Advancing Memristive Analog Neuromorphic Networks: Increasing Complexity, and Coping with Imperfect Hardware Components
This work addresses the problem of scaling and reliability in neuromorphic computing hardware for researchers and engineers, representing an incremental advance with specific experimental gains.
The authors tackled the challenge of building more complex and robust memristive neuromorphic hardware by experimentally demonstrating a 3-layer network with 428 memristors, classifying 4x4 binary images into 4 classes entirely in hardware, which is nearly 10 times more complex than prior functional circuits. They developed training schemes to handle device imperfections and variability, validated on their network and via MNIST modeling, and proposed a temperature-tolerant modification.
We experimentally demonstrate classification of 4x4 binary images into 4 classes, using a 3-layer mixed-signal neuromorphic network ("MLP perceptron"), based on two passive 20x20 memristive crossbar arrays, board-integrated with discrete CMOS components.

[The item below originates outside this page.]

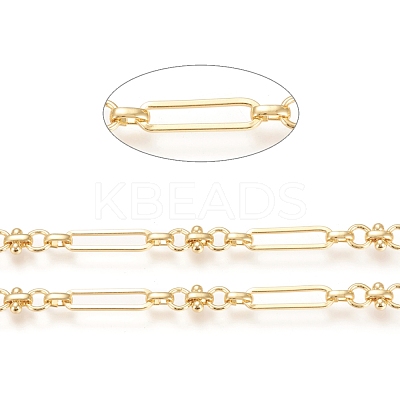 Brass Handmade Link Chains CHC-M019-06G-1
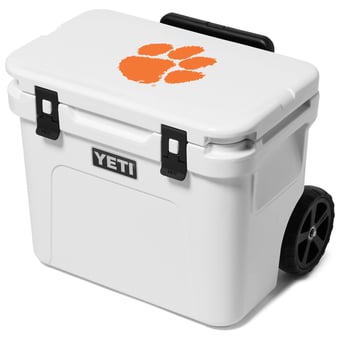 YETI Clemson Tigers Roadie 32 Wheeled Cooler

The network features 10 hidden-layer and 4 output-layer analog CMOS neurons and 428 metal-oxide memristors, i.e. is almost an order of magnitude more complex than any previously reported functional memristor circuit. Moreover, the inference operation of this classifier is performed entirely in the integrated hardware. To deal with larger crossbar arrays, we have developed a semi-automatic approach to their forming and testing, and compared several memristor training schemes for coping with imperfect behavior of these devices, as well as with variability of analog CMOS neurons. The effectiveness of the proposed schemes for defect and variation tolerance was verified experimentally using the implemented network and, additionally, by modeling the operation of a larger network, with 300 hidden-layer neurons, on the MNIST benchmark. Finally, we propose a simple modification of the implemented memristor-based vector-by-matrix multiplier to allow its operation in a wider temperature range.